It took a monumental blown call on Monday night, but the National Football League and its referee union final reached a deal Wednesday, ending the officials’ strike.
By now almost everybody knows of the egregious wrong call at the end of the Green Bay Packers/Seattle Seahawks game Monday, where the referees signaled a Seattle touchdown on a Hail Mary pass as time expired, although replays clearly showed the Packers had intercepted the ball. That bad call led to a Seattle victory.
Twitter immediately blew up with thousands of people texting about the call, which was made by replacement officials, and how the NFL needed to end the labor dispute.
Since the early part of summer, the NFL and its officials have been at odds over the refs’ contract. The NFL wanted to move from a pension to 401k program for the officials, who are part time. The NFL also wanted to add 21 full-time officials. Until Monday, the two sides were at odds and seemingly not close to forging a deal.
For the past three weeks, the fans, players and coaches have balked at the replacement referees’ lack of experience and inability to make good calls, which led to extra timeouts for teams that didn’t have any, blatant missed calls on pass interference, improper placement of the ball and many other blunders.
These referees, after all, didn’t come into the NFL as top college officials, as they did during the officials strike in 2001. No one remembers that season for having bad officiating, because it didn’t.
This year, the replacement officials came from small, Division III schools, high schools and even the Lingerie League, and it showed.
It appeared that the NFL only cared about its bottom line, since viewership during the past three weeks had increased. Why should the NFL care what the fans thought? After all, the fans were still watching the game and the league wasn’t losing money.
Then Monday night happened and the league finally had no choice, since the Seahawks won 14-12, affecting betting lines as the officials clearly blew not only the call, but the game. It was an embarrassment for NFL Commissioner Roger Goodell.
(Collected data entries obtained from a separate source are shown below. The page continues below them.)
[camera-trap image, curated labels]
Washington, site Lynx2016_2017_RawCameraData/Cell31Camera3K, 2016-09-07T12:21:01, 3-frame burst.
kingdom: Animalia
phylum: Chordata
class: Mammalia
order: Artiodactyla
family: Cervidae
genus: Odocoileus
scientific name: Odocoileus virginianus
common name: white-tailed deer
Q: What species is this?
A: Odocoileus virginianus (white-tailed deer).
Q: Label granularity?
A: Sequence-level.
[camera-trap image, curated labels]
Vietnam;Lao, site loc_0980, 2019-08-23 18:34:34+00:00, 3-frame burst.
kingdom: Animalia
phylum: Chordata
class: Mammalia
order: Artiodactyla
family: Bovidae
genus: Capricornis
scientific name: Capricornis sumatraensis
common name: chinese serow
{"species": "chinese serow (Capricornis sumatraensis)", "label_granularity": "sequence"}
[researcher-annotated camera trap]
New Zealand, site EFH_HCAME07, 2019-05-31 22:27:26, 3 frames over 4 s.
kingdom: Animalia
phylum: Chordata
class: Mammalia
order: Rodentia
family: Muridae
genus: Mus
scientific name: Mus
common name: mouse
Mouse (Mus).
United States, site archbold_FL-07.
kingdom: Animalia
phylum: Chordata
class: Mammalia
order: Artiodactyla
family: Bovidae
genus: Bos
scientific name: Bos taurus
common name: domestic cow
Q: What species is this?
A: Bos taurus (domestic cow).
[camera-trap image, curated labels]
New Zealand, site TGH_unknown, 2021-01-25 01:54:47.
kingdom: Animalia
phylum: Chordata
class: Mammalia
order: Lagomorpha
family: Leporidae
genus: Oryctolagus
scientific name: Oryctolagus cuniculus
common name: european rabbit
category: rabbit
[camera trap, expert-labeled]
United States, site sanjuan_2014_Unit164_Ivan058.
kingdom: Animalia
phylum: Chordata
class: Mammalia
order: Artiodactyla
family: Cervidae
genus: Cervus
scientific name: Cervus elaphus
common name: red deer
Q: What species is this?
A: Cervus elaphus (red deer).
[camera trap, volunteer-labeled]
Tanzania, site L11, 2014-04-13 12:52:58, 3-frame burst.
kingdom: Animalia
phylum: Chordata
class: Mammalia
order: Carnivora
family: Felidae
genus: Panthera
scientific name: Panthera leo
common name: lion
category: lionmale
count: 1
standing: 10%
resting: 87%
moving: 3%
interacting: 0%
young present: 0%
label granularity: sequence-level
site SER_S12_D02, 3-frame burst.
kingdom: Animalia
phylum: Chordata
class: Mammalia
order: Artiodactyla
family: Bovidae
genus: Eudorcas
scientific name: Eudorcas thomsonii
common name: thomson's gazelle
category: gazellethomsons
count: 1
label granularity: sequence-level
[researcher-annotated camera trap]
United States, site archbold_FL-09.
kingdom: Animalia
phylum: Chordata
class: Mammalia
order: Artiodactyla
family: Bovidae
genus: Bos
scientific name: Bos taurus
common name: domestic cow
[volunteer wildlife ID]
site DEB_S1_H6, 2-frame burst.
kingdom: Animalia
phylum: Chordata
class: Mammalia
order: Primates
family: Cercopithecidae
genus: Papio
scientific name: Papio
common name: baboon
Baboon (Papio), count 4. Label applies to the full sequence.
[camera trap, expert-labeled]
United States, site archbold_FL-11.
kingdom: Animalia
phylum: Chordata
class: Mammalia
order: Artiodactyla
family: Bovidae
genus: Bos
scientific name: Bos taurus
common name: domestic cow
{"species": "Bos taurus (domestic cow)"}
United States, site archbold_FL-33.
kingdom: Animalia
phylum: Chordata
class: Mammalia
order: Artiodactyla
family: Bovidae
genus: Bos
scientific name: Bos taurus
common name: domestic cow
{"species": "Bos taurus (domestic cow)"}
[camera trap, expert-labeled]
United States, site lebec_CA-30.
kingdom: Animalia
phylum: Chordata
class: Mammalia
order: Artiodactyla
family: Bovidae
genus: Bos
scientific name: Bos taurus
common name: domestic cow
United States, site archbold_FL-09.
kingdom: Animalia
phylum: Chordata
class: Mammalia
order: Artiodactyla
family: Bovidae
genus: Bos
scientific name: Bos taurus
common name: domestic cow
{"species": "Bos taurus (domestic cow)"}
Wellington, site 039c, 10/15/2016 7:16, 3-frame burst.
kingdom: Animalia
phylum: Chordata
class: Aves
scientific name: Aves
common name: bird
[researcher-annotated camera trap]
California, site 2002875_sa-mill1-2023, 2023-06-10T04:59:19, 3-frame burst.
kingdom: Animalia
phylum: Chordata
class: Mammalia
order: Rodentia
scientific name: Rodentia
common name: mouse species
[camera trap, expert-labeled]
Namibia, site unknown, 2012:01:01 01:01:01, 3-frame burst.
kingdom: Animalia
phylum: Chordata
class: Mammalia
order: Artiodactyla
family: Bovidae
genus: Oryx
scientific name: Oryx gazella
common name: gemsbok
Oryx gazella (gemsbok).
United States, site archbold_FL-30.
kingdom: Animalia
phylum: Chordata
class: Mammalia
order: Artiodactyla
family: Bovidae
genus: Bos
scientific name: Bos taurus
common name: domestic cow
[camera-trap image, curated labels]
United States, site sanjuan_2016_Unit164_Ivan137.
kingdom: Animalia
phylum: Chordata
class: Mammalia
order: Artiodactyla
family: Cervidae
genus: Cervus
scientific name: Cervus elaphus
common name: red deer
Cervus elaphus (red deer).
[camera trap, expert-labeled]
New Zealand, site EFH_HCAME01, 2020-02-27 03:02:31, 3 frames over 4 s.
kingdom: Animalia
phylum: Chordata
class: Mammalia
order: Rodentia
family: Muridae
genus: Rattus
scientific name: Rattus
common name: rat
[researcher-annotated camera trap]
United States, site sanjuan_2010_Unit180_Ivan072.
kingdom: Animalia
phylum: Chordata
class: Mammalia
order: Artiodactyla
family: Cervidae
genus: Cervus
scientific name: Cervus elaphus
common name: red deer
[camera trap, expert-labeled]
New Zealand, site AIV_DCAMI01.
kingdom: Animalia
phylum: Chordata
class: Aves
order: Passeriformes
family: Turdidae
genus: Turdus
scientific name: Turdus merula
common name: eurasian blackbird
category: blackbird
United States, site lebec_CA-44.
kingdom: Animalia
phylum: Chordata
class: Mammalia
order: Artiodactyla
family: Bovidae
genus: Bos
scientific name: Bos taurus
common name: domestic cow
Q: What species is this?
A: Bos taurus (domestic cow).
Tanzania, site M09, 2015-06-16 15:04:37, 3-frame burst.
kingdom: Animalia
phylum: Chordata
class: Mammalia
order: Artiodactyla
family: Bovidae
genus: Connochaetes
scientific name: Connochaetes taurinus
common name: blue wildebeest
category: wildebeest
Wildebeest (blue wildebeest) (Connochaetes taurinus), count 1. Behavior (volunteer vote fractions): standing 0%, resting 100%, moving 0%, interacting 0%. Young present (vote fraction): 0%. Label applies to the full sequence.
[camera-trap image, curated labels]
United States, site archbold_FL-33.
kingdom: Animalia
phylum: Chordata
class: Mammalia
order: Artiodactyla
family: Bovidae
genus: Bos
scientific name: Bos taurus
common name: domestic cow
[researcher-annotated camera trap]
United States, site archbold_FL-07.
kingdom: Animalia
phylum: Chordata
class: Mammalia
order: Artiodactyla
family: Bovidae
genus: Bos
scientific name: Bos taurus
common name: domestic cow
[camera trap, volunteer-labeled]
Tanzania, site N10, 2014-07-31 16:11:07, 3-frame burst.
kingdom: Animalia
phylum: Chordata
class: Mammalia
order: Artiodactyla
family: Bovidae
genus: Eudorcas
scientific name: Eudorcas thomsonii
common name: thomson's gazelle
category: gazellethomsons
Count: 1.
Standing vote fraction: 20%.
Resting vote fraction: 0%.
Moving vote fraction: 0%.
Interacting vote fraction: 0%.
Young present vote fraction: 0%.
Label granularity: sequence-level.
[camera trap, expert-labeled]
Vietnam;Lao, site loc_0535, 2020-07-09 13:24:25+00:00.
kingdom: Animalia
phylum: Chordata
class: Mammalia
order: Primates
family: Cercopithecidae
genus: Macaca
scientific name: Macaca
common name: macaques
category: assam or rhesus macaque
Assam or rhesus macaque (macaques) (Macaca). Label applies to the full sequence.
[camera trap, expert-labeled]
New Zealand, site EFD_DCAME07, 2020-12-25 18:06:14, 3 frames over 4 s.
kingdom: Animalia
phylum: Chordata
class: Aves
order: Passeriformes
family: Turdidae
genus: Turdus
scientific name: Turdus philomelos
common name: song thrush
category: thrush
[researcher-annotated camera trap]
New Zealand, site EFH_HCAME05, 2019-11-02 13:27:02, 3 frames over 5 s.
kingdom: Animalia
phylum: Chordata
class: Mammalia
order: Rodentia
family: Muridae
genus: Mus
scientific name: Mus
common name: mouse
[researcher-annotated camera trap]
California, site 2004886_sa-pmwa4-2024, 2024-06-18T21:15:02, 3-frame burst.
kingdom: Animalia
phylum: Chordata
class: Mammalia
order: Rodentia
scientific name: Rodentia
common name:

Funny how quickly the negotiating heated up after Monday night. By Tuesday, the two sides began meeting again in New York. By Wednesday night, they had a new contract.
Why couldn’t this have been done during the summer when the strike began? The NFL simply wanted to demonstrate its power and crush the officials’ union, and make an example of the referees like it did when it locked the players out in 2011. Only this time, it backfired.
The NFL will hire only seven full-time officials starting in 2013 and the officials’ pension will be kept through 2016. Then, it will become a 401k retirement plan. The officials will also earn $205,000 per year by 2019, an increase of nearly $85,000.
The referees, who earn a minimum of $3,500 per game right now and work only 20 weekends per year, have one of the best part-time jobs in America, and now they have apparently won against a league that earns $9 billion per year.
The referees, however, are not the real winners in this saga. The fans and the players are, because, after all, the game should be about them.